A supported hotfix is available from Microsoft.

KB2770917 – WS2012 Hyper-V Backup Fails On NetApp

The November 2012 cumulative rollup for Windows 8 and Windows Server 2012 contains a fix for a when you get the following error when backing up Windows Server 2012 Hyper-V VMs that are stored on NetApp storage:

The number of volumes reverted does not match the number of volumes in the snapshot set for virtual machine.

This cumulative update provided a new version of the Integration Components on the host to fix the issue.  You have (or had if you have already done it) to deploy this new version of the ICs to your guest OSs.  Didier Van Hoye previously (and correctly) blogged that this was only necessary for guest OSs that are Windows Server 2008 & Windows Vista or later.

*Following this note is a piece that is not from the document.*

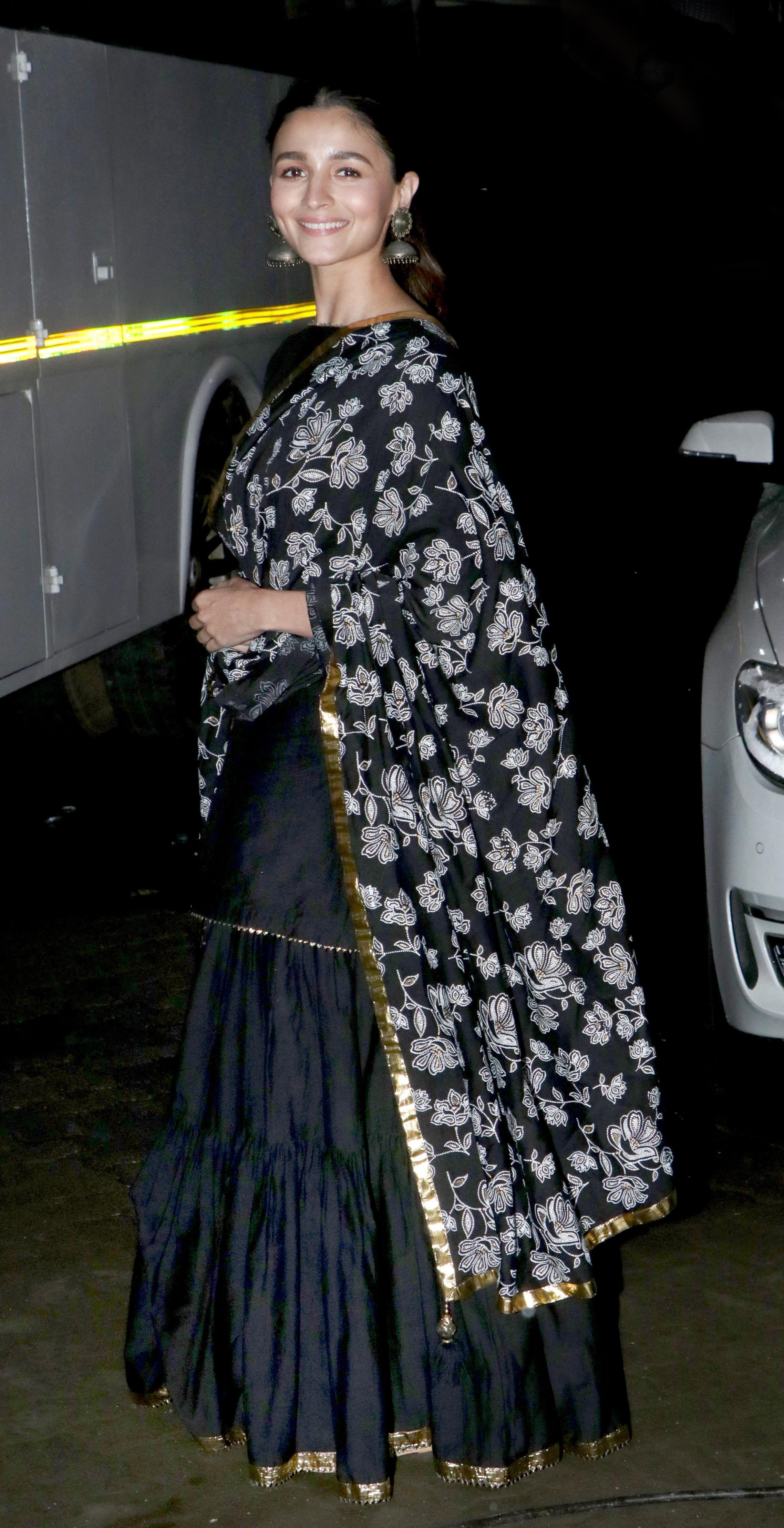 Alia Bhatt spotted in Bandra, Mumbai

To get the fix: patch your host (Windows Update – KB2770917) and update the ICs in the guest OSs.

Note: I record this as KB2770917.  That’s the number of the cumulative update that was delivered via Windows Update.  That update includes a number of articles that are not publicly documented.  We just got briefed on this issue so that’s why I’m posting this article 5 months after the update release.

Troublesome KB2799728 (CSV Paused State/Offline Patch) Replaced By KB2813630

I previously blogged that memory leak issues were being reported with KB2799728.  That hotfix repaired an issue where CSVs were going into a paused or offline state during backup due to a free space calculation error by ntfs.sys during a VSS backup.

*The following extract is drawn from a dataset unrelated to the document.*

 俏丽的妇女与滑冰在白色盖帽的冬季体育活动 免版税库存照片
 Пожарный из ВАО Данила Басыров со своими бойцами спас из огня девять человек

Microsoft has since released a superseding update, KB2813630, which you can download here

image

System Center Data Protection Manager CSV Serialization Tool

I recently blogged about the big changes In WS2012 Cluster Shared Volume (CSV).  The biggest changes are related to backup:

  • Single coordinated VSS snapshot
  • No more redirected IO

In Windows Server 2008 R2 CSV backup, we tried to use a hardware VSS provider to reduce the impacts of redirected IO.  But as it turns out, the multiple-snapshot-per-backup process of the past could cause problems for the hardware VSS provider and the SAN snapshot functionality.  In extreme cases, those problems could even lead to a CSV LUN “disappearing”.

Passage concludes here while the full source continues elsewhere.